→ Page extract
There’s standing out, and there’s STAndING ouT.

Will you lose a layperson in conversation if you talk about making a new product with XCELSIORzoopzoopPRO software on your new PRINTitALL 9000 AMCFPAPVC 3D printer using Co-Branded PAEK 9085 Pelletized Super PAEK?

Probably — and not because of the actually-quite-simple hinge you’re making that saved months in tooling time and thousands in molds, but because they just can’t follow the brand names.

If you brand enough, eventually it stops seeming accessible and might seem more like, well, a bot just came up with it.

Branding is more important than some of us might like to pretend.

Marketing is a careful craft of drawing and keeping attention, focusing on highlights and perhaps keeping barriers in the shadows. Faced daily with flashy commercials, YouTube ads, sponsored content, never-ending press releases, and omnipresent branding, it can almost be easy to forget there’s a deep psychology that goes into it all.

Think about how people Hoover (vacuum), ask for a Kleenex (tissue) or a Q-tip (cotton swab) in the bathroom, or want to Xerox (photocopy) something. Exceptional branding power becomes synonymous with a product.

Excellent marketing professionals are worth much more than their weight in gold, and are vital to growing successful business exploits. Those who are truly gifted in messaging can convey the benefits and values of a product or service that can lead to successful sales and partnerships.

And then there are those who… aren’t. Or, worse, those who have great products and services but fall prey to the temptation of over-branding. Creating tech with a more user-friendly interface can lose something in translation when those users (and the media) can’t easily remember the exact name of what they’re using. How can someone recommend a product they can’t immediately recall?

During networking events, I often find myself chatting with other journalists and analysts who have access to a variety of technologies, and who themselves attend a great many events. We’ll share impressions of new introductions and catch up on companies. I’ve heard of some interesting developments this way.

→ Request 1
According to the over-branding article, what plain word does asking for a Q-tip stand for?
→ Request 2
From the over-branding article, extract the passage from "Will you lose" to "up with it.".
→ Request 3
Write what comes next in the over-branding article, picking up after its final sentence.

→ Data below
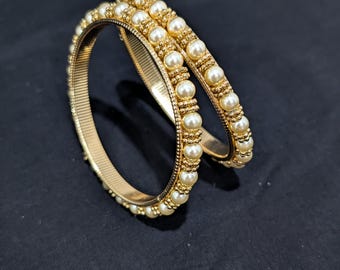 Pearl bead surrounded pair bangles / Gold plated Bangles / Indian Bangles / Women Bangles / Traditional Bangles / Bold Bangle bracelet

→ Output 1
Cotton swab.

→ Output 2
Will you lose a layperson in conversation if you talk about making a new product with XCELSIORzoopzoopPRO software on your new PRINTitALL 9000 AMCFPAPVC 3D printer using Co-Branded PAEK 9085 Pelletized Super PAEK?

Probably — and not because of the actually-quite-simple hinge you’re making that saved months in tooling time and thousands in molds, but because they just can’t follow the brand names.

If you brand enough, eventually it stops seeming accessible and might seem more like, well, a bot just came up with it.

→ Output 3
If I don’t have a pen and paper on me (which admittedly I normally do), or my phone battery died, I’ll make a mental note to look up whatever lead or point of interest was dropped so I can get more detail later. I can’t do that if I can’t remember it. Likewise, if I can’t recall the name of a new tech, I’ll either have to go around it (“It’s a new release from FantastaPrint that can do a carbon fiber composite, but isn’t their CF printer…”) or will just chat about a different one. Forgettable names will literally be left out of the conversation.

Introducing a new 3D printer in a line is often a great step forward for a printer manufacturer, for example. The lines make sense: if you need to print nylon, check out these compatible machines, and choose the one whose specs most closely match your needs.

But if they’re all named the Super Printer X, Super Printer XM, Super Printer T, and Super Printer T300… it can be easy for a new drop to lose grip on some marketing prowess. For a busy inbox, an email with subject line “Super Printer T300” might be ignored because someone recalls recently receiving word about the “Super Printer T” and perhaps think it’s more of the same, despite the T300 adding 300 new features or printing at 300 degrees or…

There’s a fine line to branding, to what works and what doesn’t. Fitting in to the company’s overall messaging and adhering to overall vision is important, especially for larger players with global recognition and large portfolios. But getting caught up in their own cleverness and focusing overmuch on the latest expansion of the ALL CAPS NAME that maybe has a super- or subscript addition can, while making the names stand out, also make them a pain to type or format.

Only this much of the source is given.